■ **REQUIRED ACTION**
After locating the line containing "kingdom: Animalia", restate that line and each one after it exactly, through the last line of the material.

■ **DATA SUPPLIED**
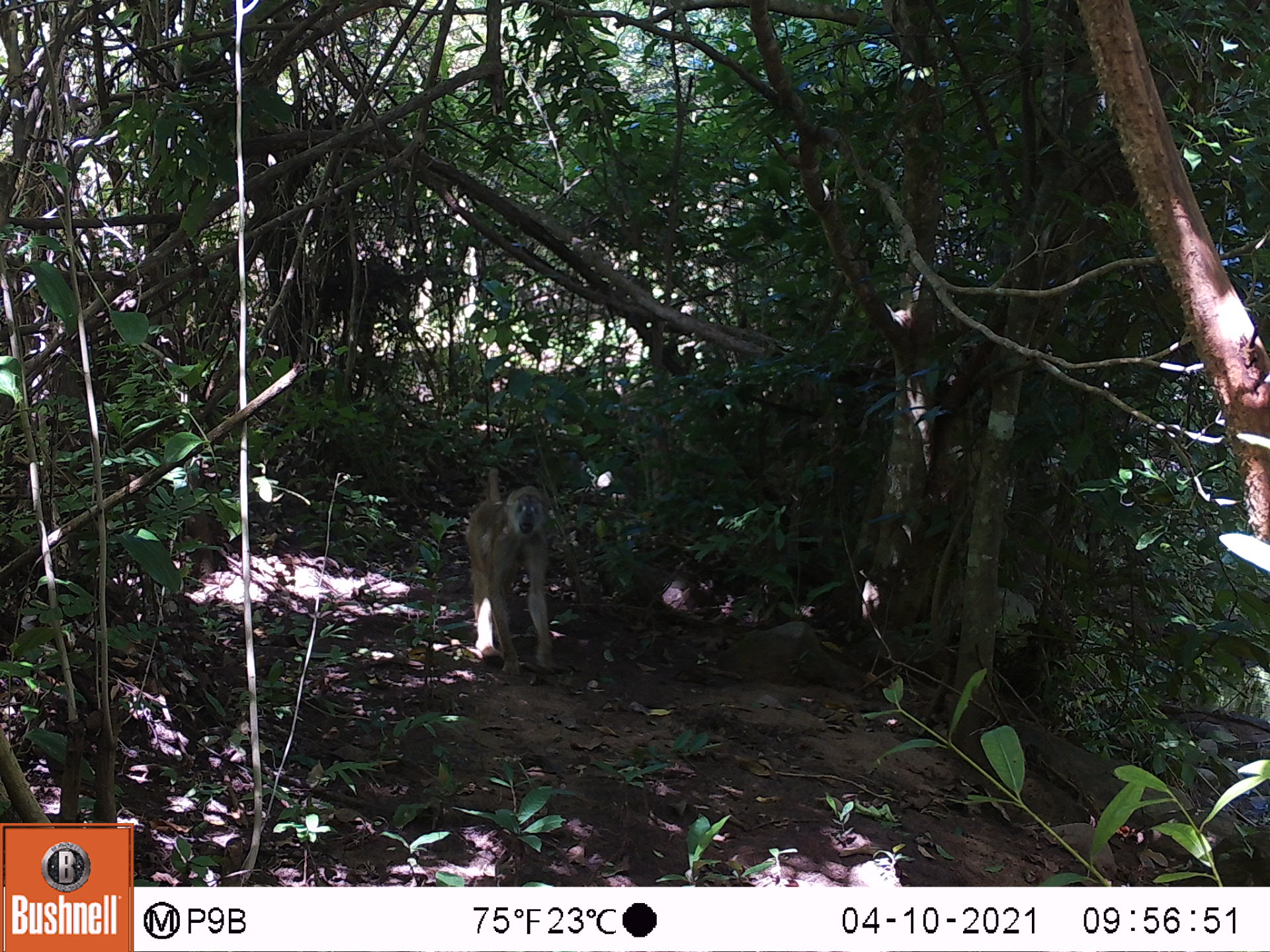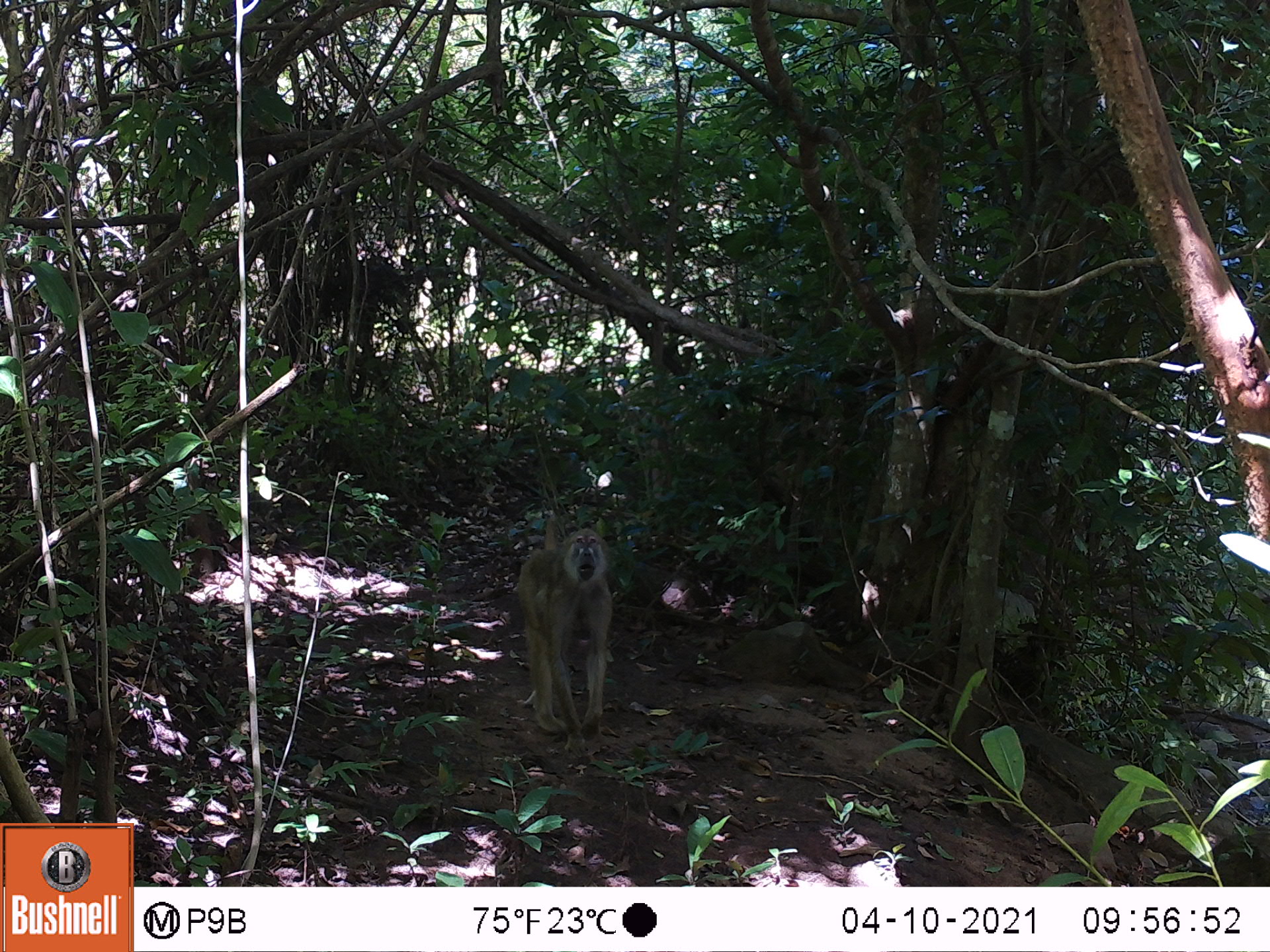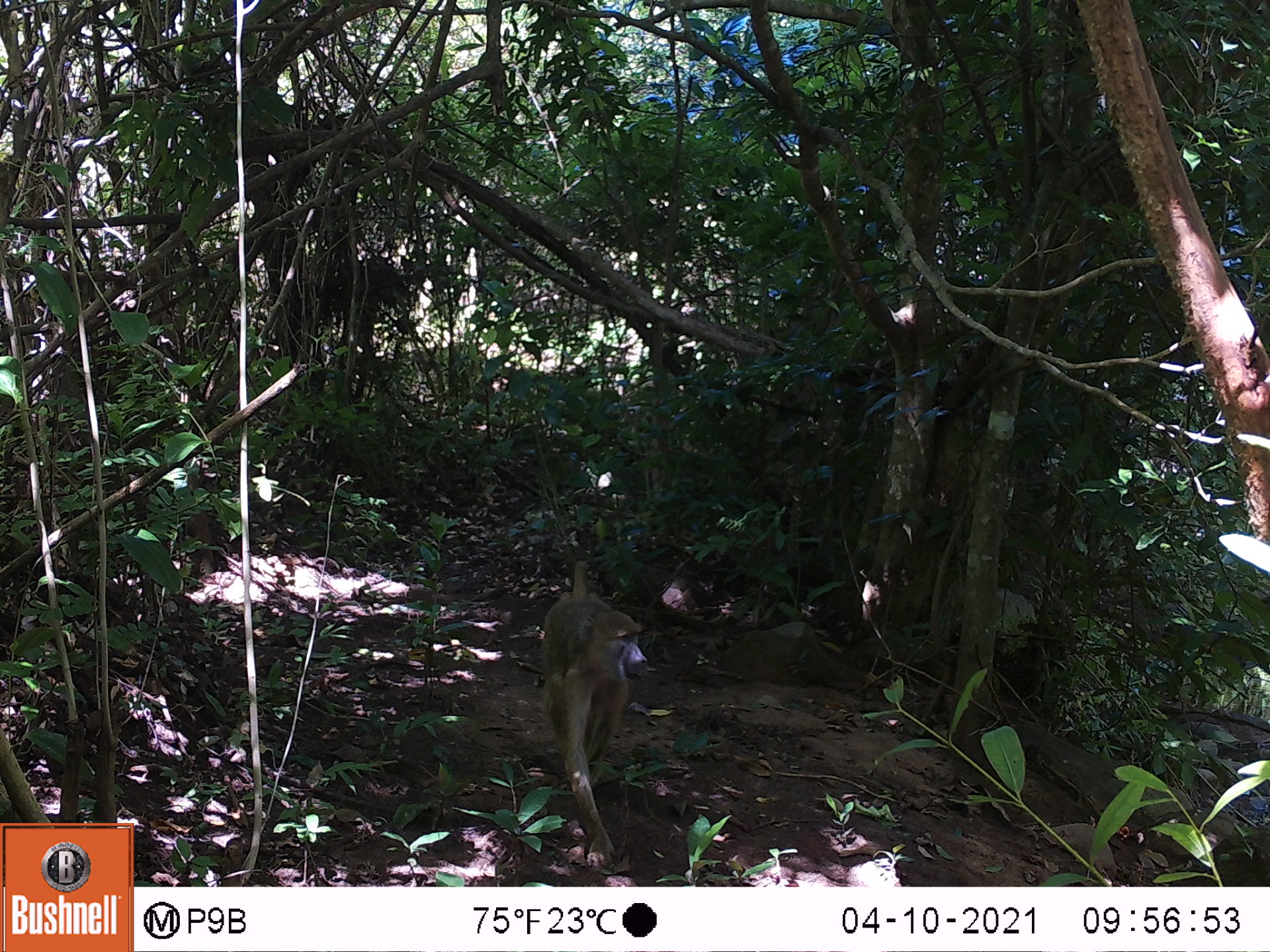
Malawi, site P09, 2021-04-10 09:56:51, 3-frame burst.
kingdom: Animalia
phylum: Chordata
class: Mammalia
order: Primates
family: Cercopithecidae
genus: Papio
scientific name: Papio cynocephalus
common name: yellow baboon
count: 1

■ **RESULT**
kingdom: Animalia
phylum: Chordata
class: Mammalia
order: Primates
family: Cercopithecidae
genus: Papio
scientific name: Papio cynocephalus
common name: yellow baboon
count: 1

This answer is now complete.